Your assignment: Would you restate the entries below word for word, leaving out the images?

Extracted data:
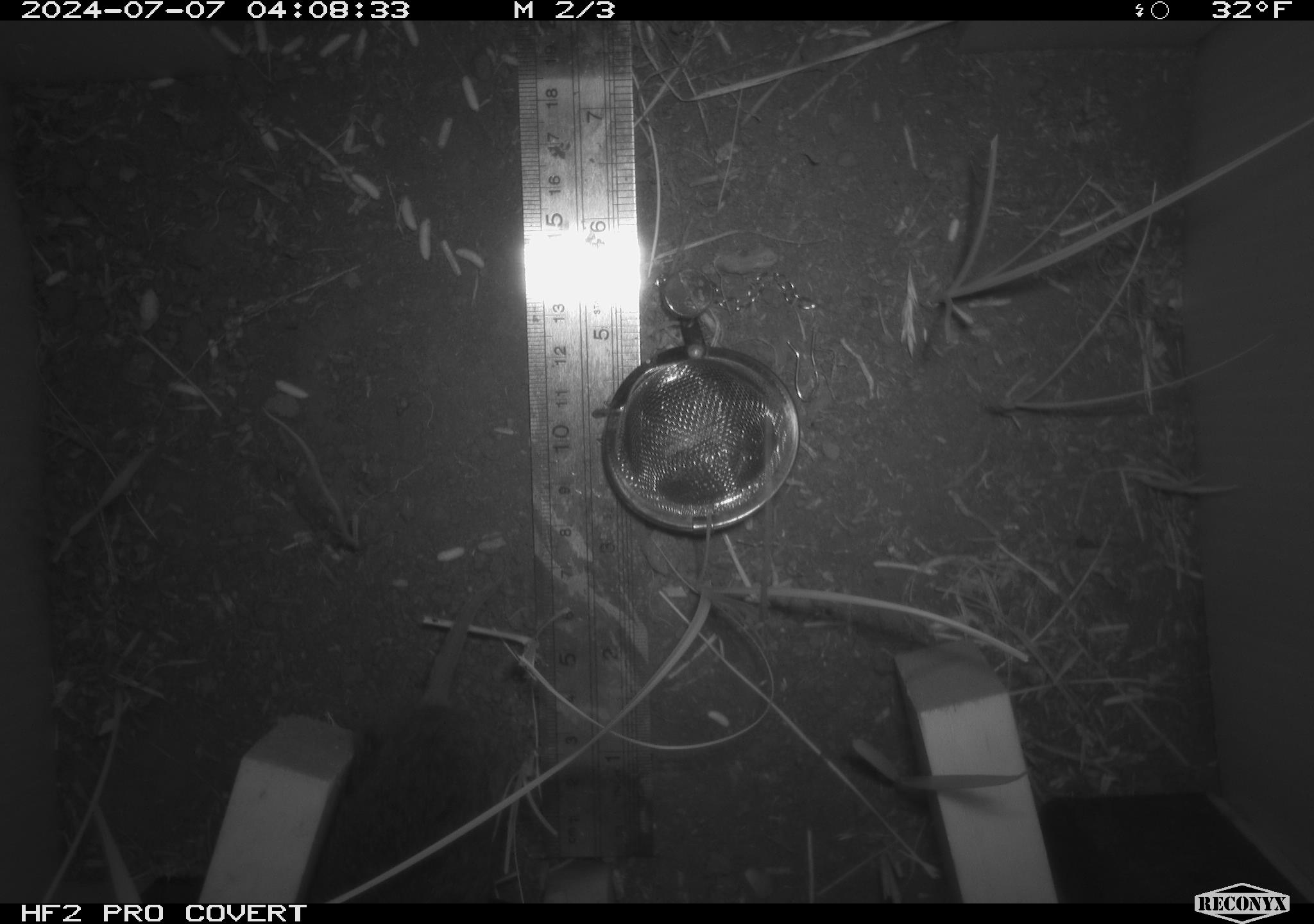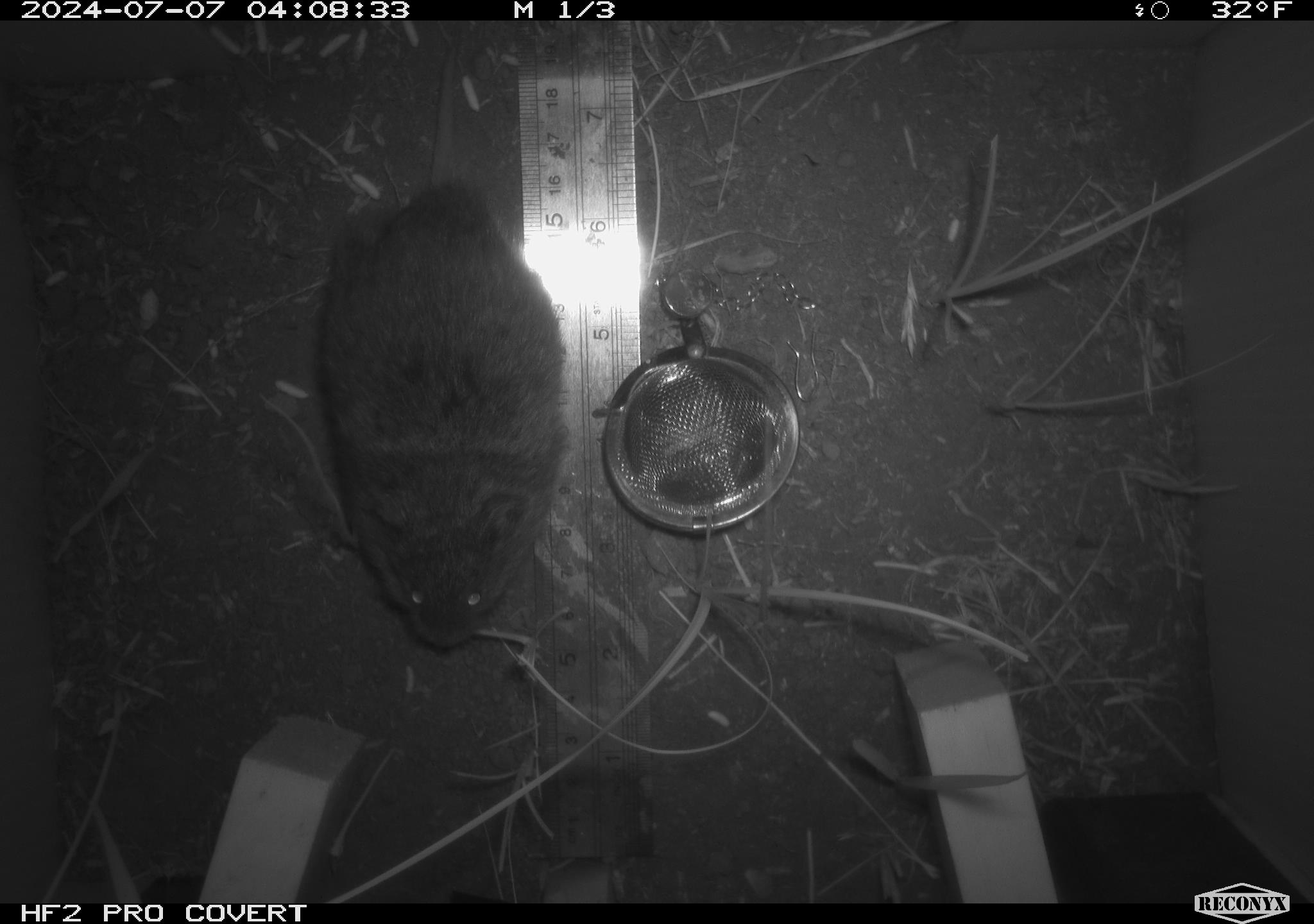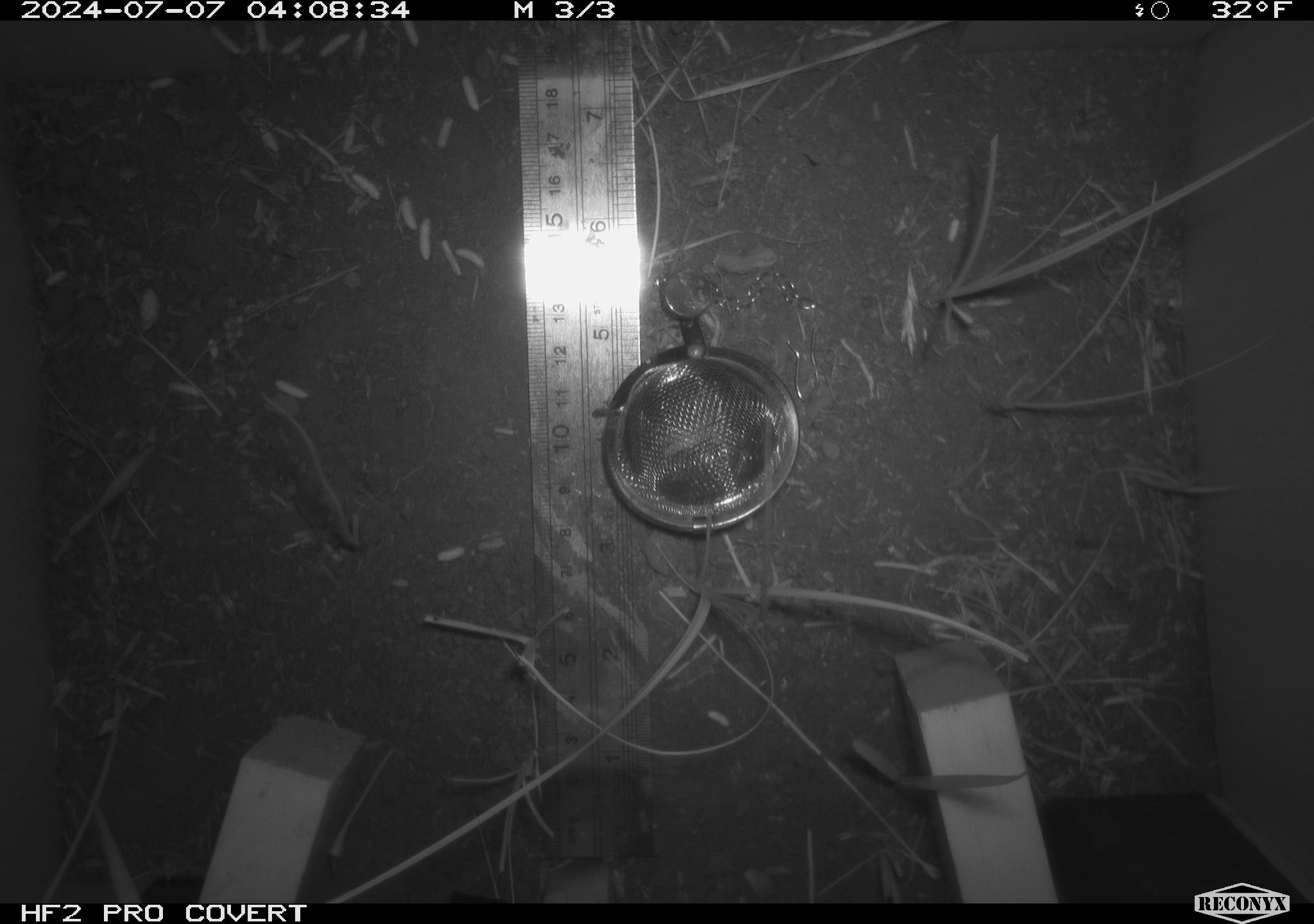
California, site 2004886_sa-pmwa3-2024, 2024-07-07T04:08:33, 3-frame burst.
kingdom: Animalia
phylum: Chordata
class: Mammalia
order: Rodentia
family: Cricetidae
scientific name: Arvicolinae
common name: voles, lemmings, and muskrats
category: arvicolinae subfamily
Arvicolinae subfamily (voles, lemmings, and muskrats) (Arvicolinae).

Solved exercise:
California, site 2004886_sa-pmwa3-2024, 2024-07-07T04:08:33, 3-frame burst.
kingdom: Animalia
phylum: Chordata
class: Mammalia
order: Rodentia
family: Cricetidae
scientific name: Arvicolinae
common name: voles, lemmings, and muskrats
category: arvicolinae subfamily
Arvicolinae subfamily (voles, lemmings, and muskrats) (Arvicolinae).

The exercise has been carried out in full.